### TASK STATEMENT:
Every line of the material below should be repeated exactly.

Start AVAILABLE DATA

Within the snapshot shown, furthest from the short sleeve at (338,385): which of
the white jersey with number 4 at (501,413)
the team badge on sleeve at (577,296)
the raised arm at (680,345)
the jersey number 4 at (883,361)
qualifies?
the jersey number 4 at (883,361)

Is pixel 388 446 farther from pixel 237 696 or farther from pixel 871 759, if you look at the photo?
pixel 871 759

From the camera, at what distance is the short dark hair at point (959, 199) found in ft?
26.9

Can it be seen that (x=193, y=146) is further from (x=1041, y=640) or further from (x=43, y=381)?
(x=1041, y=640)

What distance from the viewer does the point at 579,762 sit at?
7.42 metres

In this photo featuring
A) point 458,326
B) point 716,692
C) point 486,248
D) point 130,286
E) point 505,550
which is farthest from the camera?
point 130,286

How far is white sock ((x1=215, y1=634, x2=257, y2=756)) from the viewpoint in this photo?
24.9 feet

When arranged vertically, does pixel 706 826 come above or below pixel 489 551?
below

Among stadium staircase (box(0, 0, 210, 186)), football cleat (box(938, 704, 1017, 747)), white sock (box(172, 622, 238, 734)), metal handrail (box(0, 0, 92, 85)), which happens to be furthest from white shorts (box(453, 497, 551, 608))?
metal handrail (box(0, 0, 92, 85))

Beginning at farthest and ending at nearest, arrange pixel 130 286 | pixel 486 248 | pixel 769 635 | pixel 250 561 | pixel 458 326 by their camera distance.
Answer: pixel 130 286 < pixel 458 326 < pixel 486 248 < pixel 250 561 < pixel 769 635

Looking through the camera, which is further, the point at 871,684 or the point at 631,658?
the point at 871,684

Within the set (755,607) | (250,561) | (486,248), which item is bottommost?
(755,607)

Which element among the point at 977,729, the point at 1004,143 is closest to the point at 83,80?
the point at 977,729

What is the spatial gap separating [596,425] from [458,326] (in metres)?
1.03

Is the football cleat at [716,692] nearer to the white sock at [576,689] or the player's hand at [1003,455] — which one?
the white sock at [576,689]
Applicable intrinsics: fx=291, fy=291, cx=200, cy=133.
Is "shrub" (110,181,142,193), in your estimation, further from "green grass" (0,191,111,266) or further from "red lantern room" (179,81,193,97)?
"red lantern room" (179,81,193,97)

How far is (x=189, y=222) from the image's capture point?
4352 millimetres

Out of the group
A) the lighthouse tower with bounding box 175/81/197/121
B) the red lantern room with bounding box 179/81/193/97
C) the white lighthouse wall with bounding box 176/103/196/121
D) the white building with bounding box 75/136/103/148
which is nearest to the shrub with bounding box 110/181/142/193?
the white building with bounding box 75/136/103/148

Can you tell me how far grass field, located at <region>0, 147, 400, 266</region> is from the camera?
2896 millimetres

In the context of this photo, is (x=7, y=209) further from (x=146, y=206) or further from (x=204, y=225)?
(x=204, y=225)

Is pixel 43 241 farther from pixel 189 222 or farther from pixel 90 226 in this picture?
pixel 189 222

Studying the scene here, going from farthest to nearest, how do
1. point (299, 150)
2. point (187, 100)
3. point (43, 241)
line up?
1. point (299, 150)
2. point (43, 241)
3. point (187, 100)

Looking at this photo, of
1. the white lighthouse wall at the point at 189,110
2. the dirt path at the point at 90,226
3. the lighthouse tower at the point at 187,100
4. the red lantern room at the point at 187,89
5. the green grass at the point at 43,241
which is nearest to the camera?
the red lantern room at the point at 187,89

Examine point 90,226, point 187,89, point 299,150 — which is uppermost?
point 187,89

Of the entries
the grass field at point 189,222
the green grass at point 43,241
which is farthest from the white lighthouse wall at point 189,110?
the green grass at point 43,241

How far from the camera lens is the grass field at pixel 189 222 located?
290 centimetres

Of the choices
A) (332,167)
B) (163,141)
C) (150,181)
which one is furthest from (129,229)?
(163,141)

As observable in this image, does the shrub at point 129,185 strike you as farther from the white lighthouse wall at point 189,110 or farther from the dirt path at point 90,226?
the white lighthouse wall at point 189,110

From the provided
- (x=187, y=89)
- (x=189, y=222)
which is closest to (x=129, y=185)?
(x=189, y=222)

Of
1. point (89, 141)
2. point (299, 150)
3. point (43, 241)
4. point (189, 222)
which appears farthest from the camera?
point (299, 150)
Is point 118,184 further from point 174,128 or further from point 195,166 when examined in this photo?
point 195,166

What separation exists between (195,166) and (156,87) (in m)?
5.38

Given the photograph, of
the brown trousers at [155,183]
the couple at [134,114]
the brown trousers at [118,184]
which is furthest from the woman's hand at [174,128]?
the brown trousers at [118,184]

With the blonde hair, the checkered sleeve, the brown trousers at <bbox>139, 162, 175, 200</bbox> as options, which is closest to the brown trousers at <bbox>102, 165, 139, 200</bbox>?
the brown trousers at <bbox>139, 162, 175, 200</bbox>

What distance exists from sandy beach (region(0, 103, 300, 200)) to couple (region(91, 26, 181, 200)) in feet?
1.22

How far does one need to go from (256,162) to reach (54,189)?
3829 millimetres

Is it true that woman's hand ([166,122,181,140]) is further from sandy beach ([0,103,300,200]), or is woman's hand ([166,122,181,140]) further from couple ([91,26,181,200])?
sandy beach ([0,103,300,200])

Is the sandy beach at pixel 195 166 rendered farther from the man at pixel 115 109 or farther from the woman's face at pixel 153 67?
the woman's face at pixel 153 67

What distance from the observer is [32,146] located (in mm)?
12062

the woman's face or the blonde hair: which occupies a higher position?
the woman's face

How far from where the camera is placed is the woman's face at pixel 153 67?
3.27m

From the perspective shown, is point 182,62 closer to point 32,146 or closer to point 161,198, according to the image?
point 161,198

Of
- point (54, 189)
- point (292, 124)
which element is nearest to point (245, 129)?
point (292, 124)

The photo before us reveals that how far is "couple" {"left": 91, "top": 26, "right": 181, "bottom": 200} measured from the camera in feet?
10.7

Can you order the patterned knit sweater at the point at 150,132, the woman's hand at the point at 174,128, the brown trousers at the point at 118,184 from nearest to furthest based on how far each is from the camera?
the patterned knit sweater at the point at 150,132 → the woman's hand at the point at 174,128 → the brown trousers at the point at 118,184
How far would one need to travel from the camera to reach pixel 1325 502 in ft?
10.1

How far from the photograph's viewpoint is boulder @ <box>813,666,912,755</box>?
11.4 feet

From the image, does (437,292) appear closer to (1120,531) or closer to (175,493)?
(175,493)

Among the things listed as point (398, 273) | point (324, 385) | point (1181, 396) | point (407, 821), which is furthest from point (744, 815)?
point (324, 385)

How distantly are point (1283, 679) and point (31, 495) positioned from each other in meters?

End AVAILABLE DATA

### THE REPLY:
Within the snapshot shown, furthest from the short sleeve at (338,385): which of
the white jersey with number 4 at (501,413)
the team badge on sleeve at (577,296)
the raised arm at (680,345)
the jersey number 4 at (883,361)
qualifies?
the jersey number 4 at (883,361)

Is pixel 388 446 farther from pixel 237 696 or farther from pixel 871 759, if you look at the photo?
pixel 871 759

From the camera, at what distance is the short dark hair at point (959, 199) found in ft?
26.9

Can it be seen that (x=193, y=146) is further from (x=1041, y=640) or further from (x=43, y=381)?
(x=1041, y=640)

What distance from the viewer does the point at 579,762 sit at?
7.42 metres

In this photo featuring
A) point 458,326
B) point 716,692
C) point 486,248
D) point 130,286
E) point 505,550
which is farthest from the camera?
point 130,286

How far is white sock ((x1=215, y1=634, x2=257, y2=756)) from the viewpoint in this photo?
24.9 feet

When arranged vertically, does pixel 706 826 come above or below pixel 489 551?
below

Among stadium staircase (box(0, 0, 210, 186)), football cleat (box(938, 704, 1017, 747)), white sock (box(172, 622, 238, 734)), metal handrail (box(0, 0, 92, 85)), which happens to be furthest from white shorts (box(453, 497, 551, 608))?
metal handrail (box(0, 0, 92, 85))

Beginning at farthest and ending at nearest, arrange pixel 130 286 | pixel 486 248 | pixel 769 635 | pixel 250 561 | pixel 458 326 by their camera distance.
Answer: pixel 130 286 < pixel 458 326 < pixel 486 248 < pixel 250 561 < pixel 769 635

Looking through the camera, which is further, the point at 871,684 or the point at 631,658?
the point at 871,684

Within the set (755,607) | (250,561) | (486,248), which item is bottommost?
(755,607)

Which element among the point at 977,729, the point at 1004,143 is closest to the point at 83,80?
the point at 977,729

What is the spatial gap separating [596,425] from [458,326] (in metres)?
1.03

Is the football cleat at [716,692] nearer to the white sock at [576,689] or the player's hand at [1003,455] — which one?
the white sock at [576,689]
Applicable intrinsics: fx=291, fy=291, cx=200, cy=133.
Is "shrub" (110,181,142,193), in your estimation, further from "green grass" (0,191,111,266) or further from "red lantern room" (179,81,193,97)?
"red lantern room" (179,81,193,97)

How far is (x=189, y=222) from the image's capture point?
4352 millimetres

Out of the group
A) the lighthouse tower with bounding box 175/81/197/121
B) the red lantern room with bounding box 179/81/193/97
C) the white lighthouse wall with bounding box 176/103/196/121
D) the white building with bounding box 75/136/103/148
which is nearest to the shrub with bounding box 110/181/142/193?
the white building with bounding box 75/136/103/148

Can you tell me how far grass field, located at <region>0, 147, 400, 266</region> is from the camera?
2896 millimetres

In the context of this photo, is (x=7, y=209) further from (x=146, y=206) or further from (x=204, y=225)?
(x=204, y=225)

Is pixel 43 241 farther from pixel 189 222 or farther from pixel 90 226 in this picture?
pixel 189 222

Studying the scene here, going from farthest to nearest, how do
1. point (299, 150)
2. point (187, 100)
3. point (43, 241)
line up?
1. point (299, 150)
2. point (43, 241)
3. point (187, 100)

Looking at this photo, of
1. the white lighthouse wall at the point at 189,110
2. the dirt path at the point at 90,226
3. the lighthouse tower at the point at 187,100
4. the red lantern room at the point at 187,89
5. the green grass at the point at 43,241
which is nearest to the camera?
the red lantern room at the point at 187,89

Examine point 90,226, point 187,89, point 299,150 — which is uppermost?
point 187,89

Of the entries
the grass field at point 189,222
the green grass at point 43,241
which is farthest from the white lighthouse wall at point 189,110?
the green grass at point 43,241

How far from the camera lens is the grass field at pixel 189 222 located?
290 centimetres

Of the choices
A) (332,167)
B) (163,141)
C) (150,181)
which one is furthest from (129,229)?
(163,141)

As observable in this image, does the shrub at point 129,185 strike you as farther from the white lighthouse wall at point 189,110 or farther from the dirt path at point 90,226?
the white lighthouse wall at point 189,110

From the provided
- (x=187, y=89)
- (x=189, y=222)
which is closest to (x=129, y=185)?
(x=189, y=222)

Of
1. point (89, 141)
2. point (299, 150)
3. point (43, 241)
4. point (189, 222)
which appears farthest from the camera?
point (299, 150)
Is point 118,184 further from point 174,128 or further from point 195,166 when examined in this photo?
point 195,166

What separation exists between (195,166) and (156,87) (in m)?
5.38

Given the photograph, of
the brown trousers at [155,183]
the couple at [134,114]
the brown trousers at [118,184]
which is furthest from the woman's hand at [174,128]?
the brown trousers at [118,184]

With the blonde hair, the checkered sleeve, the brown trousers at <bbox>139, 162, 175, 200</bbox> as options, which is closest to the brown trousers at <bbox>102, 165, 139, 200</bbox>?
the brown trousers at <bbox>139, 162, 175, 200</bbox>

What distance exists from sandy beach (region(0, 103, 300, 200)) to couple (region(91, 26, 181, 200)) in feet?
1.22

How far does one need to go from (256,162) to reach (54,189)?
3829 millimetres

Is it true that woman's hand ([166,122,181,140]) is further from sandy beach ([0,103,300,200]), or is woman's hand ([166,122,181,140]) further from couple ([91,26,181,200])?
sandy beach ([0,103,300,200])

Is the sandy beach at pixel 195 166 rendered farther from the man at pixel 115 109 or farther from the woman's face at pixel 153 67?
the woman's face at pixel 153 67

What distance from the observer is [32,146] located (in mm)?
12062

the woman's face or the blonde hair: which occupies a higher position?
the woman's face

How far from where the camera is placed is the woman's face at pixel 153 67?
3.27m

From the perspective shown, is point 182,62 closer to point 32,146 or closer to point 161,198, according to the image?
point 161,198

Of
- point (54, 189)
- point (292, 124)
which element is nearest to point (245, 129)?
point (292, 124)

The photo before us reveals that how far is "couple" {"left": 91, "top": 26, "right": 181, "bottom": 200} measured from the camera in feet?
10.7

Can you order the patterned knit sweater at the point at 150,132, the woman's hand at the point at 174,128, the brown trousers at the point at 118,184 from nearest to furthest based on how far each is from the camera?
the patterned knit sweater at the point at 150,132 → the woman's hand at the point at 174,128 → the brown trousers at the point at 118,184
How far would one need to travel from the camera to reach pixel 1325 502 in ft?
10.1

How far from the photograph's viewpoint is boulder @ <box>813,666,912,755</box>?
11.4 feet

From the image, does (437,292) appear closer to (1120,531) or closer to (175,493)?
(175,493)

Among the things listed as point (398, 273) | point (324, 385) | point (1181, 396) | point (407, 821), which is furthest from point (744, 815)?
point (324, 385)

How distantly are point (1283, 679) and point (31, 495) positioned from each other in meters?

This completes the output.